What is asked -
a - Using the welfare state text, decide whether each statement agrees with it, answering yes or no and quoting the deciding words exactly: (i) Germany introduced pension insurance in 1889; (ii) the United States and Canada set up federal insurance schemes before any West European country had legislated one; (iii) obtaining welfare benefits is considered a right of every citizen living in a welfare state.
b - According to the welfare state text, what organic sets of provisions did England codify its poor relief measures into?
c - Go on with the welfare state text from the point where it stops.

Source document -
————
Welfare State or more precisely, welfare is usually a measure taken on the macroeconomic level by the government of a country to promote the well being of its public. Welfare generally encompasses all the citizens of a state, and so is also called social welfare. A state is transformed into a welfare state when its governments and institutions join hand and devise policies for overall social welfare of its citizens such as through pension plans, unemployment insurance, social security plans or measures to improve health, education, housing and social protection. Throughout history, economists are especially interested in evaluating government's expenditures on its social welfare system and based on that, the current as well as future well being and health of the public can be observed. Obtaining welfare or social benefits is considered a “right” of every citizen living in a welfare state. The government takes measures of not only implementing such programs but also makes these benefits accessible to the common man. In a welfare state, a direct transfer of funds take place from the government (public sector) to the receivers of welfare, and often include contributions from the private sector as well in the form of redistribution taxation. Such a system of distributing welfare occurs in a mixed economy (Ozawa, 2005).
Early Origins
The historical background of the modern welfare state is constituted by the various “poor relief” measures introduced in European states since the 17th century and codified in some of them (e.g., England) in organic sets of provisions (the Poor Laws). The institutional watershed was, however, the establishment of compulsory insurance, resting on the new principle of a rights-based protection backed by state authority. The pioneer country was Wilhelmina Germany (1890-1914), which introduced sickness insurance in 1883, work accident insurance in 1884, and pension insurance in 1889. By the end of the Great War, virtually all West European countries had legislated at least one compulsory insurance scheme. The United States and Canada followed suit with federal insurance schemes between the 1920s and 1930s.
————
Recorded data -
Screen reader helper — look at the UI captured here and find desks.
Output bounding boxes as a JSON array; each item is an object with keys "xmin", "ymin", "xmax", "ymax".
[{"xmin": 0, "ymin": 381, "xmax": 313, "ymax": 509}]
————
Answers per task -
a -
(i) Yes: "and pension insurance in 1889"
(ii) No: "By the end of the Great War, virtually all West European countries had legislated at least one compulsory insurance scheme. The United States and Canada followed suit with federal insurance schemes between the 1920s and 1930s."
(iii) Yes: "Obtaining welfare or social benefits is considered a “right” of every citizen living in a welfare state."

b - The Poor Laws.

c -
The relatively close temporal proximity of the introduction of compulsory social insurance reflects the similar problematic pressure that all countries were suffering in the wake of capitalist industrialization and, more generally, modernization. The specific timing reflects, in contrast, specific national political constellations. Authoritarian regimes (e.g., Germany and Austria) moved as front-runners, in the hope of taming an increasingly active workers' movement that threatened to jeopardize conservative hegemony. Despite their more advanced level of socioeconomic development, the early democratizes, such as Britain, lagged somewhat behind: In these countries, political elites were less worried about legitimating and consensus and the introduction of social insurance had to wait for the strengthening of socialist representation within national parliaments (Chappell, 2011).
The early phase of “instauration” witnessed the emergence of two distinct basic approaches to social insurance. The occupational approach (prevailing in continental Europe) was based on labor market status and proceeded through the establishment of several occupational schemes (the first typically covering blue-collar industrial workers), often ...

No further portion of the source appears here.